The High Unemployment Period (HUP) is an extension for states with unemployment rates over 8% for over three months as determined by the U.S. Department of Labor. Texas triggered on to HUP benefits in June, but since Texas’ unemployment rate fell below that threshold in August, the state lost eligibility. Traditional benefits as well as extended benefits (EB) will remain in place.

Abbott renews state disaster declaration for COVID-19, updates disaster declaration for regions with high COVID-19 hospitalizations

Abbott on Oct. 8 renewed the disaster proclamation for all counties in Texas. Read the Governor’s proclamation in full here.

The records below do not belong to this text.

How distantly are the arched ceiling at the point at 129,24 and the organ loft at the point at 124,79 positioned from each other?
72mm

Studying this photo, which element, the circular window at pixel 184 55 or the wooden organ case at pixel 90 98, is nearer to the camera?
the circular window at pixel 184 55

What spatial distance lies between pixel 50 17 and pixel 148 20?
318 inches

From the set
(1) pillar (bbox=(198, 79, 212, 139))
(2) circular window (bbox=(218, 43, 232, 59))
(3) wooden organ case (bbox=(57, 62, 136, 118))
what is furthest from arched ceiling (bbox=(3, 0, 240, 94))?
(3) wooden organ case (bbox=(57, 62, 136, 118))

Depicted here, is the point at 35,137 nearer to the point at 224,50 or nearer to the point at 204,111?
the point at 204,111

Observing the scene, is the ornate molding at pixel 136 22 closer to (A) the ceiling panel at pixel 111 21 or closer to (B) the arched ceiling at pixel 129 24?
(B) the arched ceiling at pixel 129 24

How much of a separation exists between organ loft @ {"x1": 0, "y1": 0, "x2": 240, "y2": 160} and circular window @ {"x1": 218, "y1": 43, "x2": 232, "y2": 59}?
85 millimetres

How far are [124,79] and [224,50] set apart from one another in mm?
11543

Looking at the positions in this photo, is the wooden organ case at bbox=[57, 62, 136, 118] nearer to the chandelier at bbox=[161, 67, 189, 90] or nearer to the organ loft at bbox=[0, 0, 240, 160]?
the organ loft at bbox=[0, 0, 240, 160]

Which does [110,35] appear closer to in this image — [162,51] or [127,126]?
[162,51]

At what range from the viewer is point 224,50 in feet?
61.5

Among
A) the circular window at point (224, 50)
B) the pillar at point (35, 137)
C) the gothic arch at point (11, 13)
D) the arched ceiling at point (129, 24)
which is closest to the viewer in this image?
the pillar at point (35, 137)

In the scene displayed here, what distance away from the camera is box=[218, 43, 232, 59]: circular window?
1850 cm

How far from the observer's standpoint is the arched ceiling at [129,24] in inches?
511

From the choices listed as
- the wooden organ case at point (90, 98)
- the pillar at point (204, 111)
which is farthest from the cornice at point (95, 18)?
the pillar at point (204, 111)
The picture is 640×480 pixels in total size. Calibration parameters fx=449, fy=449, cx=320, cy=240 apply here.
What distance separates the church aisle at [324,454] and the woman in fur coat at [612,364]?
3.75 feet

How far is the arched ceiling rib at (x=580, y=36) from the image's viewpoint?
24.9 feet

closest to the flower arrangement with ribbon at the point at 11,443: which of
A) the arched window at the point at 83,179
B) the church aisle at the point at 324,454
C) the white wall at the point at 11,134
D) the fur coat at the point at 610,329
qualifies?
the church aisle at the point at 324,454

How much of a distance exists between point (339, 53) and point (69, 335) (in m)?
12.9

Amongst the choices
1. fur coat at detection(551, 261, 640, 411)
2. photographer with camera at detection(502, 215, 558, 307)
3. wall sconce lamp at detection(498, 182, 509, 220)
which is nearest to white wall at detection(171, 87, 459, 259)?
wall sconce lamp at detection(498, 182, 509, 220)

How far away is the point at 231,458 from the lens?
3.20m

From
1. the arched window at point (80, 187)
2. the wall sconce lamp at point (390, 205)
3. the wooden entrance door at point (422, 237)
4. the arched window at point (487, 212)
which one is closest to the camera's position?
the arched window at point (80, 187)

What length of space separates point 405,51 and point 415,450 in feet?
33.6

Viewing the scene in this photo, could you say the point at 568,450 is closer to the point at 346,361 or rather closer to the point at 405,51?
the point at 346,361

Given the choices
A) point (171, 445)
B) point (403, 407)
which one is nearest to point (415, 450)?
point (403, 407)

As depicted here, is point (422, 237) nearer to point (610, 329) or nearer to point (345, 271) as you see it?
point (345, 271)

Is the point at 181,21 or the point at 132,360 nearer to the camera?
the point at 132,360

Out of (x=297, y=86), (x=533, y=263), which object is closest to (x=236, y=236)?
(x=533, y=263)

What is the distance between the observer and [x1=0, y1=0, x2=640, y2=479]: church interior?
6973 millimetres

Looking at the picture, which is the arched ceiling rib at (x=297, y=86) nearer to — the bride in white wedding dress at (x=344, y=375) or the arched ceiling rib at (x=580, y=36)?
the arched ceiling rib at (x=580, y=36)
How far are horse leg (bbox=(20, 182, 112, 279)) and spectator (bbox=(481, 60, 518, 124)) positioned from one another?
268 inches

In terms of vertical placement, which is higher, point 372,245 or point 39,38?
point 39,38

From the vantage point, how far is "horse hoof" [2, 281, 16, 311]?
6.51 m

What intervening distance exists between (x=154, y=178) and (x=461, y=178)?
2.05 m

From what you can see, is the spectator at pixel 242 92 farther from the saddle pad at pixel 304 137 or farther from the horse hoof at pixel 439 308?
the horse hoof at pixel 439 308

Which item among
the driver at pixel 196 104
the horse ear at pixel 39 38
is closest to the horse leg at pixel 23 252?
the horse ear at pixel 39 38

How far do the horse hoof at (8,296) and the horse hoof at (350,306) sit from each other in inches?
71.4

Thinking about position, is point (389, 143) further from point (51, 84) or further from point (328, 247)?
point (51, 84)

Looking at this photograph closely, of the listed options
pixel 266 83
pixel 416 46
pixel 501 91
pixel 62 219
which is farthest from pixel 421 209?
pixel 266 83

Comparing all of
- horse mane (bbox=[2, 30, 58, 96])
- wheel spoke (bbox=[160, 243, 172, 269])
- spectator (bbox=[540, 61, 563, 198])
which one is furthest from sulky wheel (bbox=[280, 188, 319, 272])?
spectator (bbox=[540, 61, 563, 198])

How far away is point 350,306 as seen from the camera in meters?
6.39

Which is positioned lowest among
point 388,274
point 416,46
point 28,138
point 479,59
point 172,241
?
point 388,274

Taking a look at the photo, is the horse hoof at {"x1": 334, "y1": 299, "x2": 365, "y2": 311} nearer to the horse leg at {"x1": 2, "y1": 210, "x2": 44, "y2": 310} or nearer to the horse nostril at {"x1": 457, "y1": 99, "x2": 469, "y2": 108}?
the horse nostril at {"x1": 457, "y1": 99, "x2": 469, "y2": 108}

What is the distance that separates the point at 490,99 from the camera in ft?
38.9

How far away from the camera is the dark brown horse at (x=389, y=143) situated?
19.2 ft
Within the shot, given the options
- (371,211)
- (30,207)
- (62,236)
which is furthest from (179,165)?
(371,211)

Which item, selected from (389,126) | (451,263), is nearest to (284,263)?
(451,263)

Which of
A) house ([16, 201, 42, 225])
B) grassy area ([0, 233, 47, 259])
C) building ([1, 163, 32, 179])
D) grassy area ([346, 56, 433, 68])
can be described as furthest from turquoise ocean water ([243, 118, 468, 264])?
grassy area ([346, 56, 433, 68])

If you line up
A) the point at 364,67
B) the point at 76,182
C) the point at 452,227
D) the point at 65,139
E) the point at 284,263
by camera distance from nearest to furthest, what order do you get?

The governor also amended Executive Order GA-31, redefining “areas with high hospitalizations” to mean any Trauma Service Area that has had seven consecutive days in which the number of COVID-19 hospitalized patients as a percentage of total hospital capacity exceeds 15%, until such time as the Trauma Service Area has seven consecutive days in which the number of COVID-19 hospitalized patients as a percentage of total hospital capacity is 15% or less. Read the governor’s proclamation in full here.

A current list of areas with high hospitalizations is maintained on the DSHS website here.